Limitations & Future Work¶

Validation is limited to a 4B model; the cold-start problem may manifest differently at larger scales.
The 60/40 curriculum ratio is empirically tuned and lacks theoretical justification.
Difficulty labels depend on the capability of Qwen3-32B and may require updating as stronger evaluation models become available.
Evaluation is restricted to mathematical reasoning; applicability to other reasoning tasks such as logical or commonsense reasoning remains unexplored.

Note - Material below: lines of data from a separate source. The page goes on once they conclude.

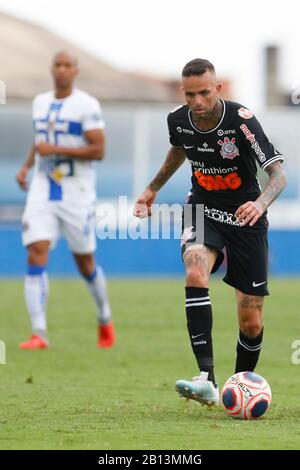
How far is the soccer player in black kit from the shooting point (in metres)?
7.93

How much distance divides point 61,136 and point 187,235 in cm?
465

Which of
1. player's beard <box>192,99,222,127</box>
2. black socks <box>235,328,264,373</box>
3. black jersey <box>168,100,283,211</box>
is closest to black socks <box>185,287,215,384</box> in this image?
black socks <box>235,328,264,373</box>

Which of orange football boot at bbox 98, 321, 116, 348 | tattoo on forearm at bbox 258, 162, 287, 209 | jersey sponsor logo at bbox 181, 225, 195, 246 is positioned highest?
tattoo on forearm at bbox 258, 162, 287, 209

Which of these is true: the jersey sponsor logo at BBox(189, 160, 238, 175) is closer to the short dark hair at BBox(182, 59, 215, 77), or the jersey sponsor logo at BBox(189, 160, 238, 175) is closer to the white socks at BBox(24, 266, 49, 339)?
the short dark hair at BBox(182, 59, 215, 77)

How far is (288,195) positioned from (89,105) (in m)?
25.3

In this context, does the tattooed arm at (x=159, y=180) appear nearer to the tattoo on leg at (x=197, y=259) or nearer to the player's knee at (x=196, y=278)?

vs. Confucius3-Math: Confucius3-Math is a Chinese K-12 math model trained with standard RL; GanitLLM must address the cold-start problem arising from a much smaller volume of Bengali training data.
vs. mCoT: mCoT performs multilingual CoT fine-tuning but does not enforce reasoning in the target language; GanitLLM achieves 88% native-language reasoning through a dedicated Bengali reward.
vs. MathOctopus: MathOctopus uses parallel corpora but still reasons in English; GanitLLM achieves genuine native-language reasoning.

Rating¶

Novelty: ⭐⭐⭐⭐ Curriculum-GRPO and the identification of the cold-start problem constitute novel contributions.
Experimental Thoroughness: ⭐⭐⭐⭐ Includes detailed ablations, dataset quality analysis, and language proportion statistics.
Writing Quality: ⭐⭐⭐⭐ Problem definition is clear and the data construction process is described in detail.
Value: ⭐⭐⭐⭐ Provides a practical solution for RL training in low-resource language settings.